**Textabschnitt**
• • • •

Schmuck & Luxus – zwei Begriffe, die in direkten Zusammenhang stehen. Und die beim Juwelier auch so stattfinden sollten: selbstverständlich.
Premium bringt Premium. Krise hier, Krise da – allerdings scheint die Luxusbranche davon nichts mitbekommen zu haben. Denn Luxus boomt weiterhin und verzeichnet ein Rekordjahr nach dem anderen. Was heißt das für den Juwelier? Schmuck im Premiumbereich schafft die Basis für eine gute Zukunft.
Was auf den ersten Blick logisch klingt, ist es längst nicht mehr: Der Juwelier ist die erste Anlaufstelle, wenn es um Schmuck geht. Warum diese Selbstverständlichkeit in den letzten Jahren und Jahrzehnten etwas gelitten hat? Weil Uhrenmarken, besonders High-Class-Brands, ihren Platz beim Juwelier einforderten – und ihn auch zugesprochen bekamen. Uhren, die heute so selbstverständlich im Angebot der Fachgeschäfte zu finden sind, gehören eigentlich eher zum Uhrmacher. Denn der Juwelier war – seit jeher – eigentlich ein Goldschmied. Als einst Louis Cartier als „erster Juwelier“ seine Fertigungen in einem Geschäft ausstellte und den Freiverkauf von lagernder Ware anbot, schlug die Geburtsstunde des uns heute bekannten Begriffs „Juwelier“.

• • • •

**Gelieferte Einträge**
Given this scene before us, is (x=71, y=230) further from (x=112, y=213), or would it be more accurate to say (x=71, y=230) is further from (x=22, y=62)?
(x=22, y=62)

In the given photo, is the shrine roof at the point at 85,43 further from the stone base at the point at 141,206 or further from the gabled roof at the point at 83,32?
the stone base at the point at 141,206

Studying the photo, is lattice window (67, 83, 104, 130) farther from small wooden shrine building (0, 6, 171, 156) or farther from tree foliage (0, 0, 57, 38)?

• • • •

**Aufgaben**
**1)** Wer stellte laut dem Text über Schmuck und Juweliere als „erster Juwelier“ seine Fertigungen in einem Geschäft aus?
**2)** Greif den Text über Schmuck und Juweliere nach seinem letzten Satz auf und schreib ihn weiter.
Die Auflistung ist eigenständiges Material und gehört nicht zum Text über Schmuck und Juweliere.

**Lösungen**
**1)** Louis Cartier.

**2)**
Doch die Zeiten änderten sich, Uhrenmarken wurden bekannt, brachten Prestige und so Umsatz für den Juwelier. Doch je begehrter die Brands wurden, desto mehr Forderungen, Einschränkungen, Vorgaben gab es. Bis schließlich die vergangenen Jahre zeigten, dass Uhren nun neue Wege gehen (wollen): Und zwar vornehmlich ihren eigenen. Ohne Juwelier, ohne Rücksicht auf Verluste, ohne Partner – denn dann ist auch der Streuverlust geringer, was höhere Gewinne für die Marke bedeutet.
In unserer großen Reportage in „Blickpunkt Juwelier 04-05/2023“ wurde am Beispiel Patek Philippe klar, dass auch der familiengeführte Uhrenanbieter nicht mehr davor zurückscheut, das Händlernetz deutlich zu reduzieren – in diesem Fall von über 80 auf unter 30 Händler in Deutschland. In letzter Konsequenz werden es wohl nur die großen Metropolen sein, die für stationäre Verkaufsstandorte erhalten bleiben, der Rest wird online oder in eigenen Boutiquen stattfinden.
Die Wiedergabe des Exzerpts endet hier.